Los deseos de paz
y unidad expresados en la mentalidad de los humanistas fueron negados en la
realidad por los enfrentamientos y guerras entre los pueblos europeos.
Proliferaron las
llamadas guerras de religión, pero la religión era la cortina ideológica que
ocultaba otros motivos, fueran estos políticos, económicos o culturales. Los
lazos de unidad que antaño crearon ese espacio de la Cristiandad se rompieron y
dieron lugar a la formación de los estados modernos, luchando por encontrar una
identidad propia, reproducción a pequeña escala de los poderes centralizados a
los que combatían.
Ya fuera la Guerra
de los Treinta Años en el interior del Sacro Imperio Romano Germánico, la
Guerra de los Hugonotes en Francia o la rebelión de los Países Bajos contra
España, todos esos conflictos buscaban la legitimidad de las nuevas monarquías
y la cohesión interna de los territorios que dominaban.
Ciertamente
amplios territorios permanecieron fieles al Papa y, capitaneados por España,
intentaron mantener la fe católica. El Concilio de Trento significó un cierto reordenamiento
del mundo católico, pero al mismo tiempo el reconocimiento de su incapacidad
para devolver la unidad espiritual a Europa.
Los reyes y príncipes
surgidos de las turbulencias post renacentistas legitimaron su poder y
autonomía en ser los garantes del orden y la estabilidad en sus territorios. Ellos representaban los intereses nacionales, y esos mismos intereses respaldaban la centralización institucional y el fortalecimiento de las estructuras administrativas
que afirmaban el poder de los monarcas sobre sus territorios.
Los tratados de la
paz de Westfalia (1648) fueron los acuerdos entre los actores de estos
conflictos que sancionaban el reconocimiento de la autonomía de cada estado en el nuevo orden europeo. Así se ponía fin a la Guerra
de los Treinta Años en Europa y la Guerra de los Ochenta Años entre España y
los Países Bajos. En esos tratados se buscaba un equilibrio de poder y convivencia armoniosa entre las distintas confesiones religiosas.

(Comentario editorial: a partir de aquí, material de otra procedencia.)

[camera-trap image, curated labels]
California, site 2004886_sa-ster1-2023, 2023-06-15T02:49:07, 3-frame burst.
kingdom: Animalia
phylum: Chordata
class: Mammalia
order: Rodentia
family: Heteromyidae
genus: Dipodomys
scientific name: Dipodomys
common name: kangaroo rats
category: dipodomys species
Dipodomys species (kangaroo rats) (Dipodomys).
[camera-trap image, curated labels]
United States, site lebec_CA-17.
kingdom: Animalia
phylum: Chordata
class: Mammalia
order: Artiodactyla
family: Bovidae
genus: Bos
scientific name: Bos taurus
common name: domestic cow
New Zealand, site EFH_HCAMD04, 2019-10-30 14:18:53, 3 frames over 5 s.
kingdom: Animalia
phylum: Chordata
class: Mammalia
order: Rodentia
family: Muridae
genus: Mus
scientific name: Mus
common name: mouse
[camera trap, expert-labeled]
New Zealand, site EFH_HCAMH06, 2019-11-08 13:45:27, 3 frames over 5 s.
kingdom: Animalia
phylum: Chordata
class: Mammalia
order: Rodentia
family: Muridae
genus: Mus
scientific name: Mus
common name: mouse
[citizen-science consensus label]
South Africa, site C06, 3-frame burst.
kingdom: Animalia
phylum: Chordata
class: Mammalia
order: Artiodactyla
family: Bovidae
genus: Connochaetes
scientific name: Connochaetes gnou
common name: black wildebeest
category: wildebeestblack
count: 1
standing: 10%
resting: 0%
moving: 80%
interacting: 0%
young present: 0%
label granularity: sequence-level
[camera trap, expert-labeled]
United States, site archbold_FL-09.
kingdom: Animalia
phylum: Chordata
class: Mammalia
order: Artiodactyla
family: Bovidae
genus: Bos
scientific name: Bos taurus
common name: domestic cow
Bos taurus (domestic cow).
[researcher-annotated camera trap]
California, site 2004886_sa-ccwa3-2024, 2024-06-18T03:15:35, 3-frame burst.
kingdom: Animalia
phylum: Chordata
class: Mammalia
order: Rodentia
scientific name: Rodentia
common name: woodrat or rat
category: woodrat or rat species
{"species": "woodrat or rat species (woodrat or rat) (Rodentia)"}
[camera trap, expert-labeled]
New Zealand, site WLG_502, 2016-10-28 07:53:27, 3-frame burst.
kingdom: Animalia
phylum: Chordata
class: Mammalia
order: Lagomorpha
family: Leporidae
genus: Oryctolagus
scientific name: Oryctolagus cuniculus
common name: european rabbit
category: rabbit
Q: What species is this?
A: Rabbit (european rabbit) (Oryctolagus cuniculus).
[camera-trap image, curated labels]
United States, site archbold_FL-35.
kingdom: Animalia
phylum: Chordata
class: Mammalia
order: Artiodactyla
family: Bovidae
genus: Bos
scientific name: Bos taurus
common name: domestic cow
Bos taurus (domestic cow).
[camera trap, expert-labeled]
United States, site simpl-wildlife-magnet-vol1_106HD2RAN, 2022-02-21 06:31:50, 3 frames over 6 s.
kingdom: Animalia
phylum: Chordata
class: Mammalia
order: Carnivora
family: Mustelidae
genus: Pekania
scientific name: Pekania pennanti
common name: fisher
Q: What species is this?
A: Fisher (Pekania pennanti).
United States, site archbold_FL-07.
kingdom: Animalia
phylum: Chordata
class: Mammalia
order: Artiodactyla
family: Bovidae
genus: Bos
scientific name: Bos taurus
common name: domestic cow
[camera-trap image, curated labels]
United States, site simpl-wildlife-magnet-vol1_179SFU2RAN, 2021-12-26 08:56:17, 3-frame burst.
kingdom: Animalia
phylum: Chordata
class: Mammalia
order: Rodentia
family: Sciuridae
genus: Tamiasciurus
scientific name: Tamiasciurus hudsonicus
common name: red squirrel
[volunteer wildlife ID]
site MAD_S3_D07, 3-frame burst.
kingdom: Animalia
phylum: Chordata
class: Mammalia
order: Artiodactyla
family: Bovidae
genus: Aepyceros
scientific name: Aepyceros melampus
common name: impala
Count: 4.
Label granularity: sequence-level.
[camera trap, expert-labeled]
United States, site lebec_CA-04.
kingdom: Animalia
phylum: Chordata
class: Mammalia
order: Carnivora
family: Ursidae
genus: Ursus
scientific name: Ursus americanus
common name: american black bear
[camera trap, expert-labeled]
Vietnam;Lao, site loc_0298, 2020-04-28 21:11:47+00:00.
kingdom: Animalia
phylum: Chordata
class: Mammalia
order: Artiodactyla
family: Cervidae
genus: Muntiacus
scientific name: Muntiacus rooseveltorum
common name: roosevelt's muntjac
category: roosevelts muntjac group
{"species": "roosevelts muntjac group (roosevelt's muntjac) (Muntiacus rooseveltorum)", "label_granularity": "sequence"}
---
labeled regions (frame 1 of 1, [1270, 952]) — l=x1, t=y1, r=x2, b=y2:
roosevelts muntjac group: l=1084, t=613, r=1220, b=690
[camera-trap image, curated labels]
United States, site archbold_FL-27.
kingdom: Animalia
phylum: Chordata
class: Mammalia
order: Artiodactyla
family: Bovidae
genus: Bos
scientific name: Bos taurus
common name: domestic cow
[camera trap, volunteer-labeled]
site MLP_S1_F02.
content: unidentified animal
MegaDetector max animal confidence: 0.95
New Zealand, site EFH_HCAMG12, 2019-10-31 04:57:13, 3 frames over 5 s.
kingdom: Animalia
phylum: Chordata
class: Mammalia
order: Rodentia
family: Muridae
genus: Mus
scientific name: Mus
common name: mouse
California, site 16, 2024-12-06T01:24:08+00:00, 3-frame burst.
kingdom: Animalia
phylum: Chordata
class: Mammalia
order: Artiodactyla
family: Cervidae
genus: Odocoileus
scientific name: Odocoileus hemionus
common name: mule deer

En realidad, creo, que más que una paz se trataba de una tregua dictada más por el cansancio que por un entendimiento de la situación.
Los pedazos de esa
Cristiandad rota obligan a una política de alianzas y enfrentamientos entre los
diferentes estados, de acuerdo con los intereses de los que detectan el poder.
Sorprendentemente esa ruptura de la unidad no significó un estancamiento en el crecimiento de esos territorios. La imprenta facilitó la difusión de ideas, debates y pensamiento humanista en medio de los conflictos entre poderes. Los centros urbanos, las universidades y los círculos intelectuales eran focos de discusión de dogmas y fuente de nuevas interpretaciones de la fe. Y así es como va emergiendo una nueva figura humana: el burgués enriquecido y el libre pensador, los llamados a ser protagonistas en el siguiente paso del devenir europeo.
¿Quién perdió en las guerras de religión? Aparentemente la fe. O si se quiere, la Iglesia Católica como institución que encarna la unidad de la Cristiandad. Ella ya no ofrece un soporte seguro en el que apoyarse en las zozobras espirituales. También las diversas iglesias nacidas de ese alejamiento de la Iglesia Católica tendrán un destino similar, aunque temporalmente puedan ofrecer el soporte subjetivo de una comunidad cristiana entusiasta.
¿Quién ganó en las
guerras de religión? Aparentemente la razón. O si se quiere la visión laicista
de la vida. En ella pondrá el hombre su esperanza (o justificará sus
ambiciones). Así como en la Cristiandad se negaba en la tierra el cielo que prometía, en la Europa nacida del Humanismo también se negaba en la tierra el Bien que la Razón aseguraba.